(GIVEN TASK 1):
In the piece on Willie Loney, which club did he come from when he joined Celtic?
(GIVEN TASK 2):
Carry on the account of Willie Loney's Celtic career, picking up after its last sentence.

(SOURCE EXTRACT):
· · · · · · ·
‘No Road This Way’ – The Mighty Willie Loney’s Celtic Story

Willie Loney was born in 1879 and joined Celtic in summer 1900. He came from Denny Athletic, and he was one of Maley’s first and cleverest signings. Around Willie would grow the greatest Celtic defence up to that point, and arguably of all time.

Willie Loney was a large youth, of silent temperament and, unlike other centre halves like McStay, Lyon and McNeill in later years, Loney never aspired to be a captain. His leadership of his defence on the field however was what mattered, and it was done by silent example rather than by shouting and blaming anyone else for his own (rare) blunders.

In these days, centre half could also be an attacking position. Loney was capable of attacking and indeed he scored 29 goals in his career but most of them were when he paid a surprise visit to the opposition’s penalty box. By inclination, Willie was a genuine defender, and when he did go up to try to score, it was only, as he said, “tae gie Quinn a hand”. In their younger day, when both Quinn and Loney were very fast, the double centre half/double centre forward game was played to devastating effect.
· · · · · · ·
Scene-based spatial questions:
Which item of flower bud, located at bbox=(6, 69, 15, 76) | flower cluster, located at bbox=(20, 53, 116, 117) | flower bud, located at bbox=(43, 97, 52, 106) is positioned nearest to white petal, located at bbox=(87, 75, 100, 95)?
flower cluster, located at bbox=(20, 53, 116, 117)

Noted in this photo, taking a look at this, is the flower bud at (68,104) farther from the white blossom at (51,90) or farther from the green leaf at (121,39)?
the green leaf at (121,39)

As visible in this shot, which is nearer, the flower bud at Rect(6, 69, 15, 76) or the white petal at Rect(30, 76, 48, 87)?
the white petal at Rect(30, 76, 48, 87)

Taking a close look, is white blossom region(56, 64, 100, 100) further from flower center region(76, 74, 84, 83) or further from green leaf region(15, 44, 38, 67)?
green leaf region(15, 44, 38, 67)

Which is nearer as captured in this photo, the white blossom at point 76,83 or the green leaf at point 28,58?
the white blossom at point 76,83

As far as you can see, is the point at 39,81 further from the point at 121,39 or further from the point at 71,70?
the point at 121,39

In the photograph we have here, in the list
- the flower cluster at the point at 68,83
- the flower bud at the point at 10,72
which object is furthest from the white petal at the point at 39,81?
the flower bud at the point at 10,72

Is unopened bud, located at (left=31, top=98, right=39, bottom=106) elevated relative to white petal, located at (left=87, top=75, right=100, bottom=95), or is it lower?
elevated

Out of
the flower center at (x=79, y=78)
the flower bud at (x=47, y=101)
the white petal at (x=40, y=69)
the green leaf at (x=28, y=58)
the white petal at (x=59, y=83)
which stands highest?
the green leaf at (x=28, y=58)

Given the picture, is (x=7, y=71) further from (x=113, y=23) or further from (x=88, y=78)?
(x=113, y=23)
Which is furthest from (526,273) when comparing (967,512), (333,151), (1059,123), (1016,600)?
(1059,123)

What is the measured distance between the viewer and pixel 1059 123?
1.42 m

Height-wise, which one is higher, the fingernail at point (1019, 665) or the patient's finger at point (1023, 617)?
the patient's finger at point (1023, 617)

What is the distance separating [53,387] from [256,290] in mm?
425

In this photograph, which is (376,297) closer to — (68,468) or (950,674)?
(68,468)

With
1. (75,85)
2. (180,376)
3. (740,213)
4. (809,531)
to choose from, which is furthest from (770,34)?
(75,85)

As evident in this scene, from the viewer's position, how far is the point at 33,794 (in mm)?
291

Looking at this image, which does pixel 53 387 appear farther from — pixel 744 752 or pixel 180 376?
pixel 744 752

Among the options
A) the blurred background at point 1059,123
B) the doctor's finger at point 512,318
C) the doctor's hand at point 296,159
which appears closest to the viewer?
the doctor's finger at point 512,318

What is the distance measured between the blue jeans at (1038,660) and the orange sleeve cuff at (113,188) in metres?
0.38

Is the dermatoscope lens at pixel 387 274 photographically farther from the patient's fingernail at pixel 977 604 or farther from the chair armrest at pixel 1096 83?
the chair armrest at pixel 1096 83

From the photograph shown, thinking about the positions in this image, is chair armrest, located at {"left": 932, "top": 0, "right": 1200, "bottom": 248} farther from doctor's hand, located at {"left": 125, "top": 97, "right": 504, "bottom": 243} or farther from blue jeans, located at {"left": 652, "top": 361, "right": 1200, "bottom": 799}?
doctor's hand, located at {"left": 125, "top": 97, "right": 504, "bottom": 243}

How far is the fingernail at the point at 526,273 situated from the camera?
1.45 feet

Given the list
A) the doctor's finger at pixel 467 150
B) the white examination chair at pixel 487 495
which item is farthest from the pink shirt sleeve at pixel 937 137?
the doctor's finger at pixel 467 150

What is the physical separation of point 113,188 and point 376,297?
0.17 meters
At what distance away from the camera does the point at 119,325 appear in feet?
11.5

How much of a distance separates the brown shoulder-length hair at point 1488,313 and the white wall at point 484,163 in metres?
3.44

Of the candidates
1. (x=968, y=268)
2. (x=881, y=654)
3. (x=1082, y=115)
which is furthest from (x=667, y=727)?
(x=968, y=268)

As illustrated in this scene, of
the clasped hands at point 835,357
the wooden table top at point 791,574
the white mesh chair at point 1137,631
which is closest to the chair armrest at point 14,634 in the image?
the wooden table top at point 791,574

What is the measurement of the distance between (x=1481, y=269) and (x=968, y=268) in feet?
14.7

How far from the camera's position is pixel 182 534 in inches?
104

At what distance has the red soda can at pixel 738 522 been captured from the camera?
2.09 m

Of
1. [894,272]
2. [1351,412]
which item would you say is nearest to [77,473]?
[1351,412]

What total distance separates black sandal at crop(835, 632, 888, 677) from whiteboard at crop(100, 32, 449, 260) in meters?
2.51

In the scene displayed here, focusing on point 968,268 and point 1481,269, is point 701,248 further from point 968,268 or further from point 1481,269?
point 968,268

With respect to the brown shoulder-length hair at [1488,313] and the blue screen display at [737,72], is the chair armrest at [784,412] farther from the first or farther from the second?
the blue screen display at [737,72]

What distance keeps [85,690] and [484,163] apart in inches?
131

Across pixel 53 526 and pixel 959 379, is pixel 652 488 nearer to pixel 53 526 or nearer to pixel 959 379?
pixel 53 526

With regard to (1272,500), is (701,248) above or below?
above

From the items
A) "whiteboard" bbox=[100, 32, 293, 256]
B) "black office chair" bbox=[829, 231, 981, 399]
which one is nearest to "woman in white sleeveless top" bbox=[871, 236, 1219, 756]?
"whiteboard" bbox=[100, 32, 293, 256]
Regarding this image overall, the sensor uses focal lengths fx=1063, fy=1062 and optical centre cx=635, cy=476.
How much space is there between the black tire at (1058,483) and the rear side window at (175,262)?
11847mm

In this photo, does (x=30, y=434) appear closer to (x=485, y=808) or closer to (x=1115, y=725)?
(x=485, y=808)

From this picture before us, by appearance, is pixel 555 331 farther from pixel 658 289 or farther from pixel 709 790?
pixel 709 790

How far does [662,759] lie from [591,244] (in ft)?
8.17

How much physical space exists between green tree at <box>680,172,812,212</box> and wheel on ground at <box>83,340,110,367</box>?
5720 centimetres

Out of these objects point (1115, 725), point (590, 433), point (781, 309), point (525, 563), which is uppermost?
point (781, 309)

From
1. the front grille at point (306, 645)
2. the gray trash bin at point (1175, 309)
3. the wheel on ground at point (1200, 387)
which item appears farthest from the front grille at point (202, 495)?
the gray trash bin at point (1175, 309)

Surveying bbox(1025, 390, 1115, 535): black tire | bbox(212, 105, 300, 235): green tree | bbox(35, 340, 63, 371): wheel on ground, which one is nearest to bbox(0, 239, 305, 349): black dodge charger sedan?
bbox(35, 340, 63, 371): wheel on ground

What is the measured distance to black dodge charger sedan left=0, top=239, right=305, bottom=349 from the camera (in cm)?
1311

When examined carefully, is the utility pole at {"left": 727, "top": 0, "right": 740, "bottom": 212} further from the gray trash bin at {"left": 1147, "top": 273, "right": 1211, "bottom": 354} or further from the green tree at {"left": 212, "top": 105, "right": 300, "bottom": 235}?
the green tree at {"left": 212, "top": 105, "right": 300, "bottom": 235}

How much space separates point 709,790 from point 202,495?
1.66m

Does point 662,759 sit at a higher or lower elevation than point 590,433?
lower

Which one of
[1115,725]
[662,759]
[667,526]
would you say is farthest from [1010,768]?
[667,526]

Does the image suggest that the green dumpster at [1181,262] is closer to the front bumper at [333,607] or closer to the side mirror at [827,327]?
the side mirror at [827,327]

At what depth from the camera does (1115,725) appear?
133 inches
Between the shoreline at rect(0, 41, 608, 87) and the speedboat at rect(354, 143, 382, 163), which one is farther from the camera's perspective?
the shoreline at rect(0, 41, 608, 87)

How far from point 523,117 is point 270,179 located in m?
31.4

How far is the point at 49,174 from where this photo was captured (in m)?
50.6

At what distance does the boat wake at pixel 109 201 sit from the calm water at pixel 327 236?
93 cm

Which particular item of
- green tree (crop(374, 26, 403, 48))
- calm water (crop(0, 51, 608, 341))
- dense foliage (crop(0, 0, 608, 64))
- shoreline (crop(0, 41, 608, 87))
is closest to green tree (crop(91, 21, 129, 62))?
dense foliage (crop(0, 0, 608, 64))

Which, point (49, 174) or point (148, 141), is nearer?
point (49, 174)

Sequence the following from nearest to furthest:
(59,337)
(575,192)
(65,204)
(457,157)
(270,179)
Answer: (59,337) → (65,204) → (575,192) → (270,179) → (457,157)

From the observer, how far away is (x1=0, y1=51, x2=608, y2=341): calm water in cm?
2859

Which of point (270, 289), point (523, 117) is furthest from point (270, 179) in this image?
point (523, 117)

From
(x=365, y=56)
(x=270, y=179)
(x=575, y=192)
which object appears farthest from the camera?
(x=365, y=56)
· · · · · · ·
(EXPECTED ANSWER 1):
Denny Athletic

(EXPECTED ANSWER 2):
Loney must however be seen in the context of his two wing halves, Jimmy Young and Jimmy Hay. The half back line of Young, Loney and Hay still reverberates round Scottish football. The three of them were indeed half backs, taking a stranglehold of the centre of the field, stopping opposition attacks before they started, and starting Celtic ones. “Burglar proof, rain proof and wind proof”, they were called.

Willie was of course able to play it tough, as a centre half needed to do in Edwardian football. Injuries came frequently and Willie could count a broken arm and a broken wrist among his battle scars. It was all however part of the game, reckoned Willie, for professional football for a Club he loved and a Manager he revered was a far better life than anything that the pits of Denny could offer.

He had a plethora of nicknames, all complimentary. “The Obliterator”, “The Destroyer”, “No Road This Way”, “The Gobbler” were at times bestowed on him, as Celtic won the Scottish Cup in 1904 and simply went from strength to strength after that, winning six League titles in a row.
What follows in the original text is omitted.